── Provided passage ──

But if there's one over everyone else, it's Plato.


----------



## Blake (Nov 6, 2013)

Xaltotun said:


> I'm very much into philosophy, but I'm more of an enthusiastic fan than any serious connoisseur. It sort of overlaps my studies, too. Plato, Kant, Hegel, Marx are my foundation. Also romantics like Schiller and Schelling, late marxists like Benjamin, Lucacs. Nietzsche, Adorno, Heidegger in moderation. Guys like Merleau-Ponty, Nancy and their ilk just for fun (it is very much fun!). Freud (!), Lacan and Zizek for the real deal. Foucault, Derrida and Levinas are my enemies, I think, but that's why I read them, too. Wittgenstein I sort of like but he frustrates me. I'm also increasingly into classical theology, which is philosophy, too. Art people like Harold Bloom, Maurice Blanchot and Erwin Panofsky also sometimes border on philosophy, I like them very much. Generally, I read everything that smells even a bit of western philosophy. But I don't want to neglect the east either, Confucius is one of my absolute favourites.
> 
> But if there's one over everyone else, it's Plato.


Was it Plato or Socrates who said, "I know that I know nothing?" I love that little nip.

I see it to mean that all relative knowledge is simply learned ignorance, taking it's source from the primal ignorance of birth.


----------



## ahammel (Oct 10, 2012)

Blake said:


> Was it Plato or Socrates who said, "I know that I know nothing?"


Socrates

..................


----------



## Blake (Nov 6, 2013)

Ahah, well... here's some Plato:

"The business of the philosopher is to practice dying." 

Another great nip. Interpret that as you will.


----------



## Bruce (Jan 2, 2013)

I've read two of Watt's books, and really enjoyed them. For a follow up, you might want to try Eugen Herrigal's Zen in the Art of Archery. It really blew me away, and was not what I was expecting from the title. If you enjoyed Watts, you should also get a lot from Herrigal.

───
── Excerpted records ──

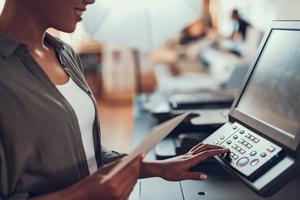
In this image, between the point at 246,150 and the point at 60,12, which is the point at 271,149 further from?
the point at 60,12

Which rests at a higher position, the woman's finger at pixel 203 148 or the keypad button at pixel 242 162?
the keypad button at pixel 242 162

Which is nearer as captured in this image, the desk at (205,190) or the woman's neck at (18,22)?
the woman's neck at (18,22)

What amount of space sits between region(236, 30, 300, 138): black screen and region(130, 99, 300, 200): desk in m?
0.20

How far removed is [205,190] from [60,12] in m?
0.54

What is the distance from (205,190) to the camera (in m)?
0.92

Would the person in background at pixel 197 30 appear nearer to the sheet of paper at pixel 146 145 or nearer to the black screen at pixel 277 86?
the black screen at pixel 277 86

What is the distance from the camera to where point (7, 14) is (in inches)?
30.4

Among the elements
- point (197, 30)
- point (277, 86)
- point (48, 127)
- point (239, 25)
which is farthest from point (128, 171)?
point (197, 30)

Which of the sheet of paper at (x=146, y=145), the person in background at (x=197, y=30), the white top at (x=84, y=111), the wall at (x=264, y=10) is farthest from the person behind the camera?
the person in background at (x=197, y=30)

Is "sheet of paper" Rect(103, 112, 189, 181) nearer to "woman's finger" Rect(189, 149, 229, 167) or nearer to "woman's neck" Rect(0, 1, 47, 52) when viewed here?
"woman's finger" Rect(189, 149, 229, 167)

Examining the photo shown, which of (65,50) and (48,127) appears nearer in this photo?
(48,127)

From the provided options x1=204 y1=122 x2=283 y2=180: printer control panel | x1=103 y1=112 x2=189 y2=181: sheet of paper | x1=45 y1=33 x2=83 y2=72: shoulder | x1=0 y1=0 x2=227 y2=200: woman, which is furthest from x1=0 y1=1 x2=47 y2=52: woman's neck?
x1=204 y1=122 x2=283 y2=180: printer control panel

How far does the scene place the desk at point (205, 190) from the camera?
34.5 inches

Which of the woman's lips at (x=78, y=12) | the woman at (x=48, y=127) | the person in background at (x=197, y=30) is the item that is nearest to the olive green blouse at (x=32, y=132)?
the woman at (x=48, y=127)
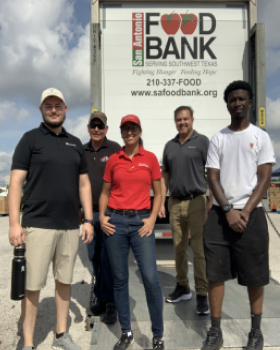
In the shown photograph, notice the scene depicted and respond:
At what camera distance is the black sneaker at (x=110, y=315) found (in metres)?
3.07

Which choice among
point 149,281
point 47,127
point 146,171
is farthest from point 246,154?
point 47,127

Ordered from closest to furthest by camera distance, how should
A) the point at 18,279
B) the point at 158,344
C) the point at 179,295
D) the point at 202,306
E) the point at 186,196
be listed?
the point at 18,279
the point at 158,344
the point at 202,306
the point at 186,196
the point at 179,295

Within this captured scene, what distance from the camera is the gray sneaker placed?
2.58 metres

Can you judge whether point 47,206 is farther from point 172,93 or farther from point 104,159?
point 172,93

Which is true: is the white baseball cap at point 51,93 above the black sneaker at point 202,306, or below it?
above

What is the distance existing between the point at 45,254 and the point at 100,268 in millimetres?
1040

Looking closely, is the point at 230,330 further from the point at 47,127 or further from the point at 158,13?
the point at 158,13

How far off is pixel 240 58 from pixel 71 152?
321 cm

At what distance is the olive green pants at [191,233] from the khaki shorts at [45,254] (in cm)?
136

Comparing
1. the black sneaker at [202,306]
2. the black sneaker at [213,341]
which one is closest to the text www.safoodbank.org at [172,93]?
the black sneaker at [202,306]

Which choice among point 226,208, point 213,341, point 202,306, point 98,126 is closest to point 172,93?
point 98,126

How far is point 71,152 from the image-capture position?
2.59 metres

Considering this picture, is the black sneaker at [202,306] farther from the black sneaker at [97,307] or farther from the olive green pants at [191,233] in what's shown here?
the black sneaker at [97,307]

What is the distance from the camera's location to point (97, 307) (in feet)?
A: 10.7
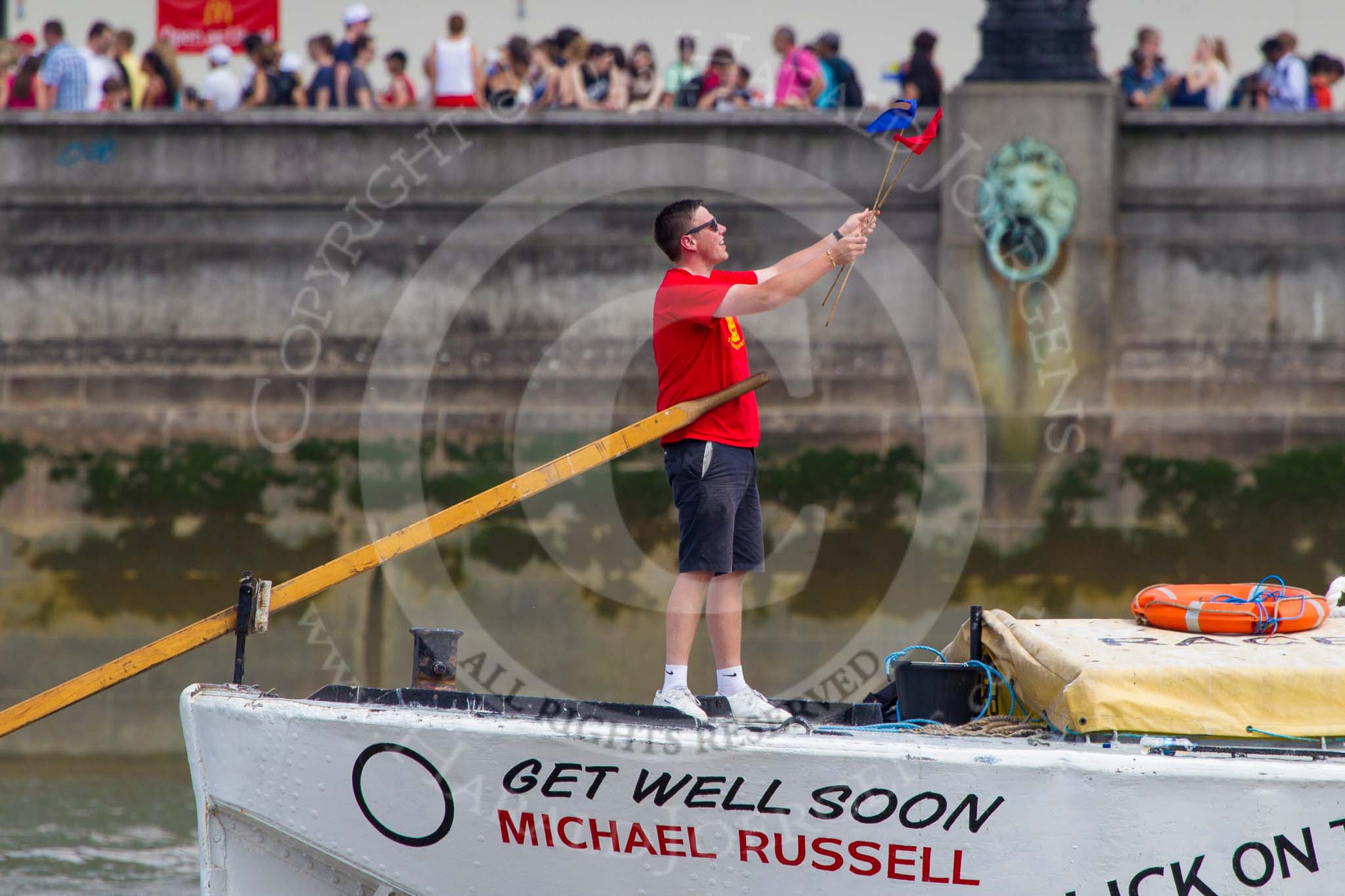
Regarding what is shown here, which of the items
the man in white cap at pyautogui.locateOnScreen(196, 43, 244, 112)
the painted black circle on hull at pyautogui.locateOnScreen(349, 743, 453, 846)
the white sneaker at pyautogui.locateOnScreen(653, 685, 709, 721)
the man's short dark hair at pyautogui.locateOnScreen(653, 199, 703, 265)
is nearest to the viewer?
the painted black circle on hull at pyautogui.locateOnScreen(349, 743, 453, 846)

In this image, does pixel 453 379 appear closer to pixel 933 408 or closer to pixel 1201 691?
pixel 933 408

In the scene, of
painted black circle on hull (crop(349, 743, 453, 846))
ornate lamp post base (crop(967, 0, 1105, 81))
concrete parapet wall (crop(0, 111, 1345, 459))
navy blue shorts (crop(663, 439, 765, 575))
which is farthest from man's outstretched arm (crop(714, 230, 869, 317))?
ornate lamp post base (crop(967, 0, 1105, 81))

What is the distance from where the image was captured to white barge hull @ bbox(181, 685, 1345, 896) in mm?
4672

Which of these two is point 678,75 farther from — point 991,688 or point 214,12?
point 991,688

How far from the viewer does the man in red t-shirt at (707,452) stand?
214 inches

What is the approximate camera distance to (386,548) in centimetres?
550

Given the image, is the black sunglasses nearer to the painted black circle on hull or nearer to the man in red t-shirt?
the man in red t-shirt

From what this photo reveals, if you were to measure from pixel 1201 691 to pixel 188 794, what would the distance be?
7232 mm

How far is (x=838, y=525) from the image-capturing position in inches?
430

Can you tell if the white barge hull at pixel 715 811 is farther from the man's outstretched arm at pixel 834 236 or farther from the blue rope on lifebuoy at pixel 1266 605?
the man's outstretched arm at pixel 834 236

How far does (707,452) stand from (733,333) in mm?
477

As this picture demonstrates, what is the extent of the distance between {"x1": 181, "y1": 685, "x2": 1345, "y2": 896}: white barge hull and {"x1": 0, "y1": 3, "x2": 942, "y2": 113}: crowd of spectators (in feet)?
23.4

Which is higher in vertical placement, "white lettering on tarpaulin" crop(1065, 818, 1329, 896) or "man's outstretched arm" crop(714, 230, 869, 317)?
"man's outstretched arm" crop(714, 230, 869, 317)

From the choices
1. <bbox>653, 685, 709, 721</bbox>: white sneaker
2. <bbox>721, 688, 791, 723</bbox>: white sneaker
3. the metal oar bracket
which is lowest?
<bbox>721, 688, 791, 723</bbox>: white sneaker
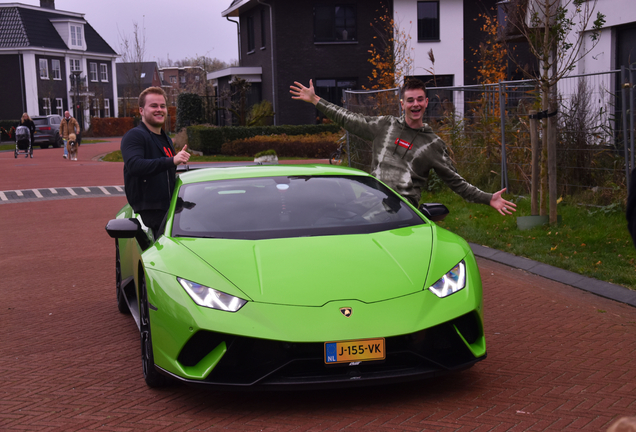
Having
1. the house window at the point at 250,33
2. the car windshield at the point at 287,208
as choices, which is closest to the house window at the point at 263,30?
the house window at the point at 250,33

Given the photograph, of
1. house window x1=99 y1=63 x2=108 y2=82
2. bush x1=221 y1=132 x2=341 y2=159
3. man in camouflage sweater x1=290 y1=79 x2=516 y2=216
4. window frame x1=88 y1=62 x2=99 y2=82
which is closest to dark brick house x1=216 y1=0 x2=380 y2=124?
A: bush x1=221 y1=132 x2=341 y2=159

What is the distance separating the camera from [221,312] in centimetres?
379

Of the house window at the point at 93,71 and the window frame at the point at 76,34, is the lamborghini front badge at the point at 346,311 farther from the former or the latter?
the house window at the point at 93,71

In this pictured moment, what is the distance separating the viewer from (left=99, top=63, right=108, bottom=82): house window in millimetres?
71750

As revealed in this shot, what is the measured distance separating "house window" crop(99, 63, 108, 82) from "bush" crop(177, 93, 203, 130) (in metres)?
39.5

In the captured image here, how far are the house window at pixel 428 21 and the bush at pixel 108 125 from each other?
35903mm

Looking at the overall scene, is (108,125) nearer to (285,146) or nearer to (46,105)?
(46,105)

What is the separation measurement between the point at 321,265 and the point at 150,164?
201 cm

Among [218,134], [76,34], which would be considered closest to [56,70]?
[76,34]

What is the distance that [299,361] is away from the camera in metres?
3.71

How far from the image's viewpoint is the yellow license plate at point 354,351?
3701 mm

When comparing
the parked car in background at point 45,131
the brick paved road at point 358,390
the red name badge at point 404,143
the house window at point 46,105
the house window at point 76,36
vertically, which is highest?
the house window at point 76,36

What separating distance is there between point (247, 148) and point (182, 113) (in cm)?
725

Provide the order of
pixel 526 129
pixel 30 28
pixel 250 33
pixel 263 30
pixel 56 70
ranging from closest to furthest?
pixel 526 129 < pixel 263 30 < pixel 250 33 < pixel 30 28 < pixel 56 70
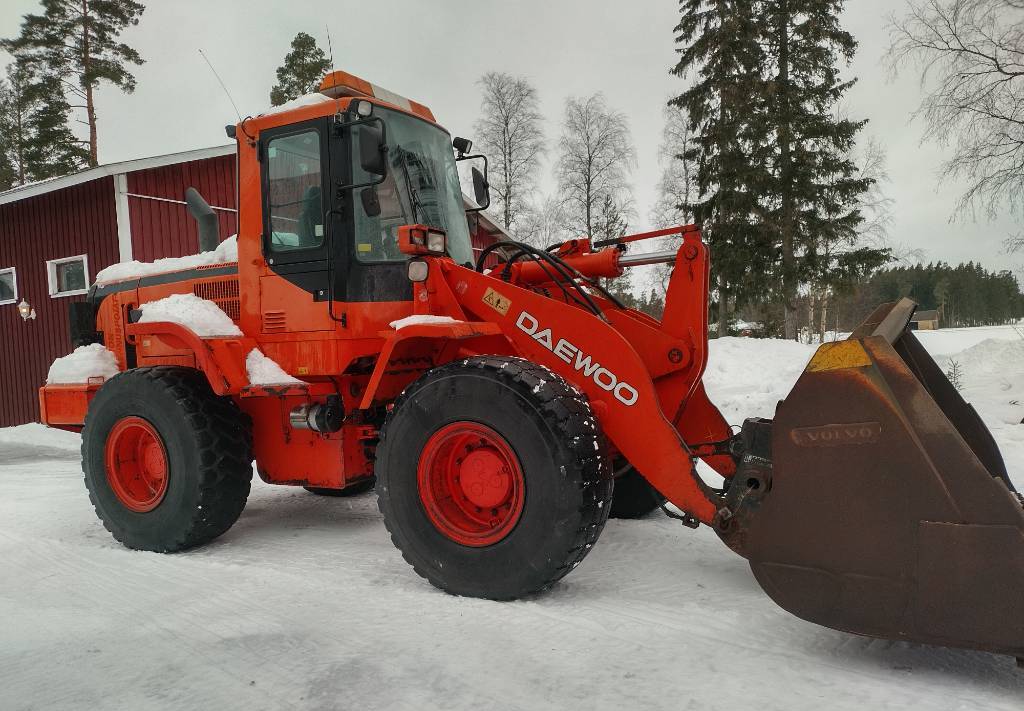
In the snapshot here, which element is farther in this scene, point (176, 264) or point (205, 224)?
point (205, 224)

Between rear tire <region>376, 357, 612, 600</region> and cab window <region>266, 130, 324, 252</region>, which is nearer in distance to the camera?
rear tire <region>376, 357, 612, 600</region>

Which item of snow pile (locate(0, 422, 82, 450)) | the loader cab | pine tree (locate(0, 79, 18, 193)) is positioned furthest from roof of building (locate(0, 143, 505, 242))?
pine tree (locate(0, 79, 18, 193))

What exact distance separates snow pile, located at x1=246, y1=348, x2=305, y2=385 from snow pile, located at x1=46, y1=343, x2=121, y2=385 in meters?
1.53

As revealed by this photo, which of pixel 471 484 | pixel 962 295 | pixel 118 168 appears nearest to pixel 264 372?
pixel 471 484

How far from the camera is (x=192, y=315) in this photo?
450 centimetres

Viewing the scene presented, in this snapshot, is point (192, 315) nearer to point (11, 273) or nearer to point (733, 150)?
point (11, 273)

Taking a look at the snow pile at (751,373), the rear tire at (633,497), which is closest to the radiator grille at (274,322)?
the rear tire at (633,497)

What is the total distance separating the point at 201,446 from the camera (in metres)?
4.34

───

▸ Exercises to complete:
**A.** In the philosophy forum thread, who does ahammel say said "I know that I know nothing"?
**B.** Using the philosophy forum thread, explain why Xaltotun reads Foucault, Derrida and Levinas.
**C.** Continue the philosophy forum thread after its last post.
The records have nothing to do with this.

▸ Per-task answers:
**A.** Socrates.

**B.** Xaltotun counts Foucault, Derrida and Levinas as enemies. That is given as the very reason for reading them.

**C.**
I was rather older when I began reading works of philosophy, which was a good thing in my case, because I would have been too immature as a college student to really understand it. But have now read quite a few, and find it fascinating. Hegel and Sartre have influenced me quite a bit. As have Paul Tillich and R. D. Laing.


----------



## Chrythes (Oct 13, 2011)

Not sure where I read it, but it was along the lines that philosophy has extended its stay as a discipline that aims to actually provide solutions. Science and even the more science oriented humanities have taken its task long time ago. For me philosophy is interesting, but at times it's so much devoid of any answers and disconnected from reality that it become borderline pointless.


----------



## TxllxT (Mar 2, 2011)

Søren Kierkegaard, Edmund Husserl, R.G.Collingwood, Martin Buber, Franz Rosenzweig, because they know how to write. Reading their books is a consummate joy, comparable with reading thrilling suspense novels. From them I learn hermeneutics, text interpretation.


----------



## Kieran (Aug 24, 2010)

I love the Catholic big guns, especially Augustine, who writes with such a poetic and passionate style, especially in his Confessions. St Thomas Aquinas is dry and slices things finely without cutting the thread. His stuff I read with an index finger beneath each word because it gets so legalistically impossible for me to grasp every concept and terminology, but I love to force myself through even a paragraph if I can. Feels good if I can actually understand it. :lol:

Plato and a few Greeks, but otherwise my range is fairly limited. I'd love to tackle the more modern tough guys but I'm not really into them...


----------



## Manxfeeder (Oct 19, 2010)

Kieran said:


> St Thomas Aquinas is dry and slices things finely without cutting the thread. His stuff I read with an index finger beneath each word because it gets so legalistically impossible for me to grasp every concept and terminology, but I love to force myself through even a paragraph if I can. Feels good if I can actually understand it. :lol:


You're a better man than I. I have An Aquinas Reader, and I've tried to plow that field, but there are too many stones in the way.

As you said, Augustine, is quite a different story, at least from the little I've read from him.


----------



## Blake (Nov 6, 2013)

Chrythes said:


> Not sure where I read it, but it was along the lines that philosophy has extended its stay as a discipline that aims to actually provide solutions. Science and even the more science oriented humanities have taken its task long time ago. For me philosophy is interesting, but at times it's so much devoid of any answers and disconnected from reality that it become borderline pointless.


The problem is that no one knows what reality really is. Why is no one unquestionably satisfied?

Some say the intellect is the way to find the source. Some say intuition. Some say devotion to a higher power. But as long as you really don't know your own source of life, how are we to judge what "reality" is?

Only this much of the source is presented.